> The data

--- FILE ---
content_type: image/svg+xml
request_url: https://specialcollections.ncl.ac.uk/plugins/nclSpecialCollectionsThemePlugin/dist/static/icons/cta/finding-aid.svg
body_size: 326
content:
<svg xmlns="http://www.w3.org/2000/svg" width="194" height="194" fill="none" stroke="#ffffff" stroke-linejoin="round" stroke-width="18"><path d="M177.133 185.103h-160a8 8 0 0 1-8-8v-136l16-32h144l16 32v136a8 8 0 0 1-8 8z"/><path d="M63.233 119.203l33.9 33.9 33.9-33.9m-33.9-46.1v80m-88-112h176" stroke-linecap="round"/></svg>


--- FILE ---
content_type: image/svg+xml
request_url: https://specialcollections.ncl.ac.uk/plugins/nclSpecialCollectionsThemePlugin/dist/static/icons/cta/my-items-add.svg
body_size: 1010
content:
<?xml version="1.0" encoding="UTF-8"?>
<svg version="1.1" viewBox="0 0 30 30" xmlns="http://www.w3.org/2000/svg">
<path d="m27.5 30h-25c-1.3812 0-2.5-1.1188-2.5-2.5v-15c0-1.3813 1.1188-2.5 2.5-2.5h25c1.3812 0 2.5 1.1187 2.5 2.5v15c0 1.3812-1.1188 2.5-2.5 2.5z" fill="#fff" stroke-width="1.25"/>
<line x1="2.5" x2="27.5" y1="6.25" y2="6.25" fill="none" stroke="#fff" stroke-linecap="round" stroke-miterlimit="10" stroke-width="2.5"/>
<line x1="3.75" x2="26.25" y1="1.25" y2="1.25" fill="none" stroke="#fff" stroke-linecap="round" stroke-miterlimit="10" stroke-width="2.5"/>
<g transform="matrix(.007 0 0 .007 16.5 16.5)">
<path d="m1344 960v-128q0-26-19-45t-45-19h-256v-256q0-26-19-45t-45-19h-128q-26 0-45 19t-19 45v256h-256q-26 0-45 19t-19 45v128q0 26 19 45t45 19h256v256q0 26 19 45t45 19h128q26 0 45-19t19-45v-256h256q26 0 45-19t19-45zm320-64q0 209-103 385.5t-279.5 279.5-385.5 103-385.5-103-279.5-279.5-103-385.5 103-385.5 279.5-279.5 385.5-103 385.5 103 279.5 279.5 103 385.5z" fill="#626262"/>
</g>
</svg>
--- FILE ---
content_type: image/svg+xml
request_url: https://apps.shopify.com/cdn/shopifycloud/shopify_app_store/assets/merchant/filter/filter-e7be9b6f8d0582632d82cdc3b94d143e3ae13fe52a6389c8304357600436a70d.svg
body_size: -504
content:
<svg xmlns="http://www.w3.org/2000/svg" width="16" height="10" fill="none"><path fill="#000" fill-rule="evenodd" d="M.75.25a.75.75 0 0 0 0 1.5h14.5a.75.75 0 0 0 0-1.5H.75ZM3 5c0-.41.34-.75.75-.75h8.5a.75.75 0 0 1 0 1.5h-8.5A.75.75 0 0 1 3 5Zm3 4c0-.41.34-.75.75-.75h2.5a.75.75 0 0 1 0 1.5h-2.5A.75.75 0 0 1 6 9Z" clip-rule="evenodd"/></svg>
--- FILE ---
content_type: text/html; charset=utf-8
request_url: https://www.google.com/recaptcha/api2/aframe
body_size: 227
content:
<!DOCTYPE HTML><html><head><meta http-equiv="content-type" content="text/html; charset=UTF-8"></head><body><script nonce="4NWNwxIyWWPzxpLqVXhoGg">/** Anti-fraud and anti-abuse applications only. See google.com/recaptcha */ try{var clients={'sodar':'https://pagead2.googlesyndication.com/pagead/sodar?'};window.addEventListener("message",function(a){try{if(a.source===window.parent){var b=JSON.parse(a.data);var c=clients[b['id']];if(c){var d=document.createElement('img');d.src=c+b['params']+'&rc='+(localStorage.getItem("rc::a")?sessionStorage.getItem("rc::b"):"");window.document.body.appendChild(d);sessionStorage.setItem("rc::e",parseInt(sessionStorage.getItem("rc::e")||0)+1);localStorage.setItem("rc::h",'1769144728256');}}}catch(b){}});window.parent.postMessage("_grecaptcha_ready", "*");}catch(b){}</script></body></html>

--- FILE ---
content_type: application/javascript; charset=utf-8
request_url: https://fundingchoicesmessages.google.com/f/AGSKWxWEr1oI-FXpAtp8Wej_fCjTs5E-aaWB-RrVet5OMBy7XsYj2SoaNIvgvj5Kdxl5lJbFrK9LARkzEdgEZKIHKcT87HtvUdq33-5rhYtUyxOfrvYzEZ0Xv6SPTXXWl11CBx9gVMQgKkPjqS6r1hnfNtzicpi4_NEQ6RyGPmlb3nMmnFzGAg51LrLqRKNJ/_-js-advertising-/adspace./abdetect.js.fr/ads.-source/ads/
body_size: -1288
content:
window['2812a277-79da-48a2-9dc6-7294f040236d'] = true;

> Work task
Would you print each line of the listing again, unaltered?

> Result for this task
--- FILE ---
content_type: image/svg+xml
request_url: https://specialcollections.ncl.ac.uk/plugins/nclSpecialCollectionsThemePlugin/dist/static/icons/cta/finding-aid.svg
body_size: 326
content:
<svg xmlns="http://www.w3.org/2000/svg" width="194" height="194" fill="none" stroke="#ffffff" stroke-linejoin="round" stroke-width="18"><path d="M177.133 185.103h-160a8 8 0 0 1-8-8v-136l16-32h144l16 32v136a8 8 0 0 1-8 8z"/><path d="M63.233 119.203l33.9 33.9 33.9-33.9m-33.9-46.1v80m-88-112h176" stroke-linecap="round"/></svg>


--- FILE ---
content_type: image/svg+xml
request_url: https://specialcollections.ncl.ac.uk/plugins/nclSpecialCollectionsThemePlugin/dist/static/icons/cta/my-items-add.svg
body_size: 1010
content:
<?xml version="1.0" encoding="UTF-8"?>
<svg version="1.1" viewBox="0 0 30 30" xmlns="http://www.w3.org/2000/svg">
<path d="m27.5 30h-25c-1.3812 0-2.5-1.1188-2.5-2.5v-15c0-1.3813 1.1188-2.5 2.5-2.5h25c1.3812 0 2.5 1.1187 2.5 2.5v15c0 1.3812-1.1188 2.5-2.5 2.5z" fill="#fff" stroke-width="1.25"/>
<line x1="2.5" x2="27.5" y1="6.25" y2="6.25" fill="none" stroke="#fff" stroke-linecap="round" stroke-miterlimit="10" stroke-width="2.5"/>
<line x1="3.75" x2="26.25" y1="1.25" y2="1.25" fill="none" stroke="#fff" stroke-linecap="round" stroke-miterlimit="10" stroke-width="2.5"/>
<g transform="matrix(.007 0 0 .007 16.5 16.5)">
<path d="m1344 960v-128q0-26-19-45t-45-19h-256v-256q0-26-19-45t-45-19h-128q-26 0-45 19t-19 45v256h-256q-26 0-45 19t-19 45v128q0 26 19 45t45 19h256v256q0 26 19 45t45 19h128q26 0 45-19t19-45v-256h256q26 0 45-19t19-45zm320-64q0 209-103 385.5t-279.5 279.5-385.5 103-385.5-103-279.5-279.5-103-385.5 103-385.5 279.5-279.5 385.5-103 385.5 103 279.5 279.5 103 385.5z" fill="#626262"/>
</g>
</svg>
--- FILE ---
content_type: image/svg+xml
request_url: https://apps.shopify.com/cdn/shopifycloud/shopify_app_store/assets/merchant/filter/filter-e7be9b6f8d0582632d82cdc3b94d143e3ae13fe52a6389c8304357600436a70d.svg
body_size: -504
content:
<svg xmlns="http://www.w3.org/2000/svg" width="16" height="10" fill="none"><path fill="#000" fill-rule="evenodd" d="M.75.25a.75.75 0 0 0 0 1.5h14.5a.75.75 0 0 0 0-1.5H.75ZM3 5c0-.41.34-.75.75-.75h8.5a.75.75 0 0 1 0 1.5h-8.5A.75.75 0 0 1 3 5Zm3 4c0-.41.34-.75.75-.75h2.5a.75.75 0 0 1 0 1.5h-2.5A.75.75 0 0 1 6 9Z" clip-rule="evenodd"/></svg>
--- FILE ---
content_type: text/html; charset=utf-8
request_url: https://www.google.com/recaptcha/api2/aframe
body_size: 227
content:
<!DOCTYPE HTML><html><head><meta http-equiv="content-type" content="text/html; charset=UTF-8"></head><body><script nonce="4NWNwxIyWWPzxpLqVXhoGg">/** Anti-fraud and anti-abuse applications only. See google.com/recaptcha */ try{var clients={'sodar':'https://pagead2.googlesyndication.com/pagead/sodar?'};window.addEventListener("message",function(a){try{if(a.source===window.parent){var b=JSON.parse(a.data);var c=clients[b['id']];if(c){var d=document.createElement('img');d.src=c+b['params']+'&rc='+(localStorage.getItem("rc::a")?sessionStorage.getItem("rc::b"):"");window.document.body.appendChild(d);sessionStorage.setItem("rc::e",parseInt(sessionStorage.getItem("rc::e")||0)+1);localStorage.setItem("rc::h",'1769144728256');}}}catch(b){}});window.parent.postMessage("_grecaptcha_ready", "*");}catch(b){}</script></body></html>

--- FILE ---
content_type: application/javascript; charset=utf-8
request_url: https://fundingchoicesmessages.google.com/f/AGSKWxWEr1oI-FXpAtp8Wej_fCjTs5E-aaWB-RrVet5OMBy7XsYj2SoaNIvgvj5Kdxl5lJbFrK9LARkzEdgEZKIHKcT87HtvUdq33-5rhYtUyxOfrvYzEZ0Xv6SPTXXWl11CBx9gVMQgKkPjqS6r1hnfNtzicpi4_NEQ6RyGPmlb3nMmnFzGAg51LrLqRKNJ/_-js-advertising-/adspace./abdetect.js.fr/ads.-source/ads/
body_size: -1288
content:
window['2812a277-79da-48a2-9dc6-7294f040236d'] = true;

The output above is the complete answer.